From the very first page of
Small Great Things by Jodi Picoult (Random House, October 2016), I knew that I was in the hands of a master storyteller, one who would effortlessly guide me into the lives of her characters, with all their unexpected twists and turns, without a single jolt or bump in the road that was not intentional and expertly handled. Very early in the book, I kept thinking what it must have been like to read
To Kill a Mockingbird by Harper Lee for the very first time, without knowing how it was going to turn out. I am a little leery of applying superlatives to a work which has not yet withstood the test of time, but I would be surprised if Small Great Things does not have the same impact and enduring popularity. Picoult has taken one of the defining issues of our age and woven it into a story with universal appeal.
The book begins simply with a day in the life of woman who has attained a high degree of skill and no small amount of professional recognition. Ruth is a labor and delivery nurse with over twenty years of experience, who enjoys the respect of her colleagues and the gratitude and trust of her patients. She is rightly proud of her educational achievements, being the daughter of a housekeeper who has spent her entire life in sacrifice and hard work so that her children might know a better life. All goes smoothly, with mothers giving birth and babies being evaluated, until Ruth and the reader are taken by surprise when two young parents of a newborn react to her performance of her duties with antagonism. Soon Ruth is forbidden to care for the baby and finds herself in the untenable position of obeying those instructions from her supervisor or standing by when the baby stops breathing. Ruth’s dilemma soon becomes a moot point when, despite her heroic intervention and that of the hospital pediatrician and her fellow nurses, the baby dies.
Now comes the conflict that will furnish the emotional and political driving force of this book: Ruth is black and the parents of the unfortunate baby are not only white, they are racist skinheads of the most violent sort. Unable to cope with the loss of their baby, they bring charges that quickly result in Ruth being charged with murder.

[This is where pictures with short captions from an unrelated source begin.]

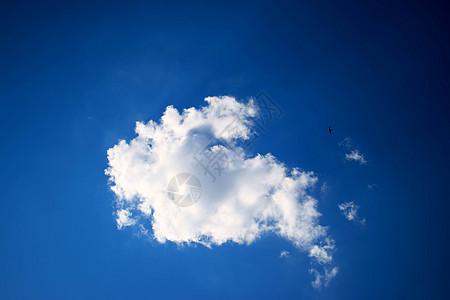 白云飘飘图片
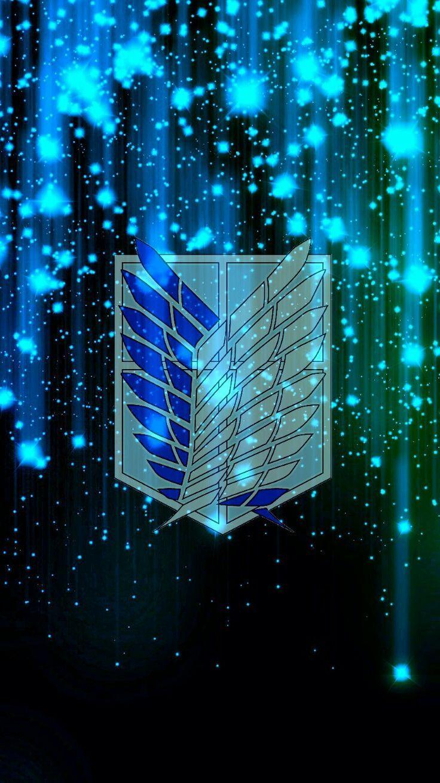 Wallpaper Wings Of Freedom Attack On Titan Shingeki No Kyojin My Blog Attack On Titan Anime Attack On Titan Aot Wallpaper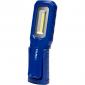 Irimo - Akumulatorska COB kompaktna lampa L-COMP-1 - L-COMP-1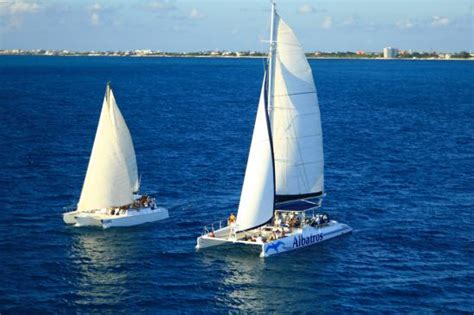 catamaran cancun playa del carmen tours and attractions in playa del carmen and cancun
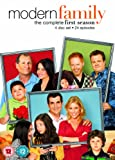Modern Family - Season 1 [DVD]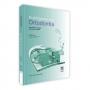 Livro Autoligáveis Em Ortodontia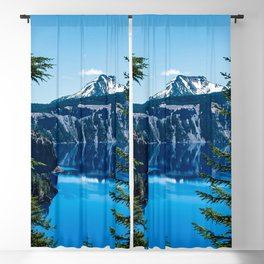 Crater Lake // Incredible National Park Views of the Dark Blue Waters Sky and Mountains through the Blackout Curtain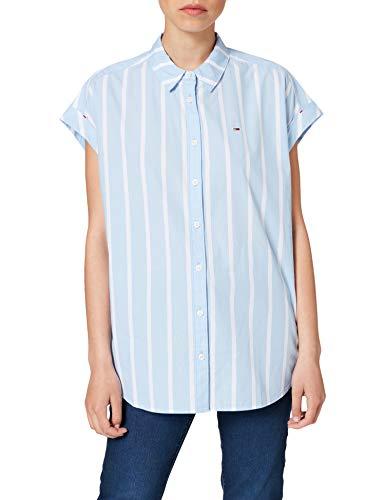 Tommy Jeans TJW Relaxed Stripe Shirt SS Camisa, Azul moderado/rayas, M para Mujer
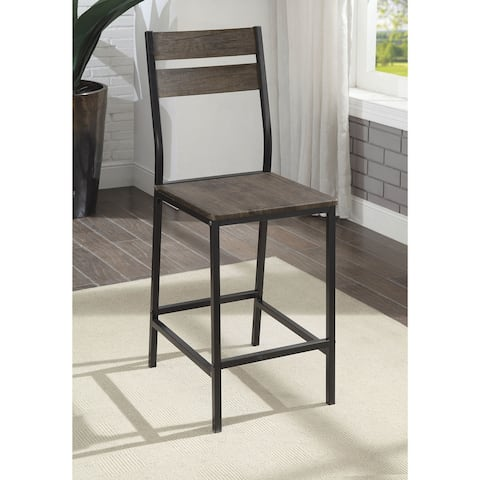 Furniture of America Vae Transitional Brown Counter Chairs (Set of 2)
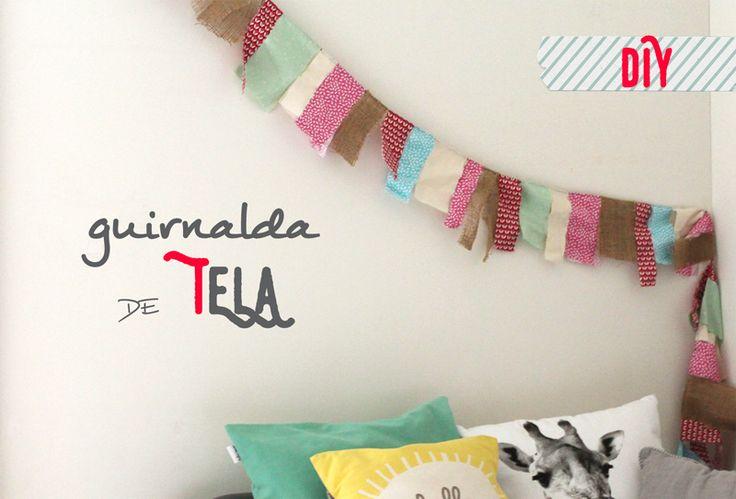 GUIRNALDA DE TELA   Cute Edition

The second viewpoint character is the husband of this couple, and I cannot begin to tell you how much I did not want to be inside his head. From beginning to end, I found his behavior inexcusable and reprehensible, but I must acknowledge that such people exist. It seems that every few days I read a story in the news of some outrage perpetrated by people like him. They may not call themselves white supremacists or skinheads, but they promulgate the same vile philosophy. As I was reading this book, I saw a clip on social media of a young white woman screaming racist epithets at a black person. In Picoult’s book such people have not disappeared simply because they are not in the news. They have changed tactics, using the internet and coded language to disguise their agenda. Their hatred extends also to guys, immigrants, Jews, and many others, but in this story it is directed with full force against black people.
With sensitivity, insight, and consummate skill, Picoult examines the question of whether a white person — in this case Kennedy, the public defender who represents Ruth — can ever understand what it is like to be black in America. The author herself acknowledges the limitations of any story that is told by an outsider. Perhaps the most moving parts of the book center around the struggles of Ruth and Kennedy — to understand and to be understood. Kennedy’s initial priority, based on her legal expertise, is Ruth’s acquittal, and her strategy calls for ignoring the racial aspects of the charges to focus purely on the medical and legal. But is it possible to ignore the elephant in the middle of the living room — the reality that race can and does color every aspect our society? Given that truth, what must we — black and white and every color in between — do to overcome it?